#### Aufgaben:
[a] Schreiben Sie aus dem Text zur Bahnsanierung den Abschnitt ab, der mit den Worten „Die Grünen forderten“ beginnt und mit „Magdeburg 15300 Passagiere.“ endet.
[b] Übersetzen Sie diesen Satz aus dem Text zur Bahnsanierung ins Englische: „Die S-Bahn zwischen Berlin und Potsdam zählt täglich 25 000 Fahrgäste, der Regionalexpress 1 Richtung Magdeburg 15300 Passagiere.“

#### Dokumenttext:

----

Die Grünen forderten am Dienstag Deutsche Bahn, Bundesregierung und das Land Brandenburg auf, das Sanierungsprogramm für Bahntrassen in Deutschland und damit auch für die Haupstadtregion zu beschleunigen und drastisch aufzustocken. „Sonst droht in zehn, fünfzehn Jahren ein Kollaps im Nahverkehr, könnten Zehntausende Pendler von Sperrungen betroffen sein“, warnte Michael Jungclaus, der verkehrspolitische Sprecher der Grünen-Fraktion in Brandenburgs Landtag. „Beim Zustand der Bahnbrücken ist Deutschland nicht weltmeisterlich, sondern abstiegsgefährdet.“ Die S-Bahn zwischen Berlin und Potsdam zählt täglich 25 000 Fahrgäste, der Regionalexpress 1 Richtung Magdeburg 15300 Passagiere.

----

#### Gegebene Einträge:
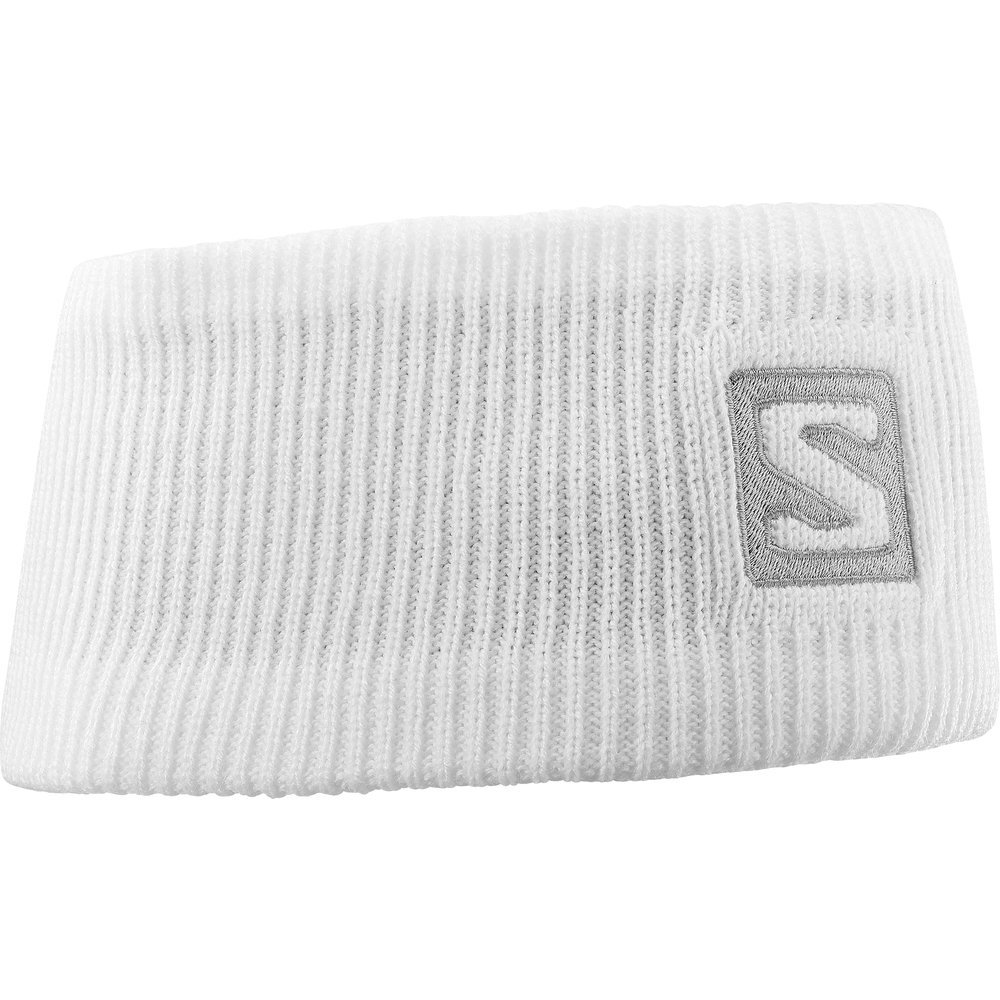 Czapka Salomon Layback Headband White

----

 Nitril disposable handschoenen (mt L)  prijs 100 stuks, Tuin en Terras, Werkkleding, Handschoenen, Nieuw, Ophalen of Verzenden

----

#### Lösungen:
[a]
Die Grünen forderten am Dienstag Deutsche Bahn, Bundesregierung und das Land Brandenburg auf, das Sanierungsprogramm für Bahntrassen in Deutschland und damit auch für die Haupstadtregion zu beschleunigen und drastisch aufzustocken. „Sonst droht in zehn, fünfzehn Jahren ein Kollaps im Nahverkehr, könnten Zehntausende Pendler von Sperrungen betroffen sein“, warnte Michael Jungclaus, der verkehrspolitische Sprecher der Grünen-Fraktion in Brandenburgs Landtag. „Beim Zustand der Bahnbrücken ist Deutschland nicht weltmeisterlich, sondern abstiegsgefährdet.“ Die S-Bahn zwischen Berlin und Potsdam zählt täglich 25 000 Fahrgäste, der Regionalexpress 1 Richtung Magdeburg 15300 Passagiere.

[b] The S-Bahn between Berlin and Potsdam carries 25,000 riders every day, and the Regionalexpress 1 toward Magdeburg carries 15,300 passengers.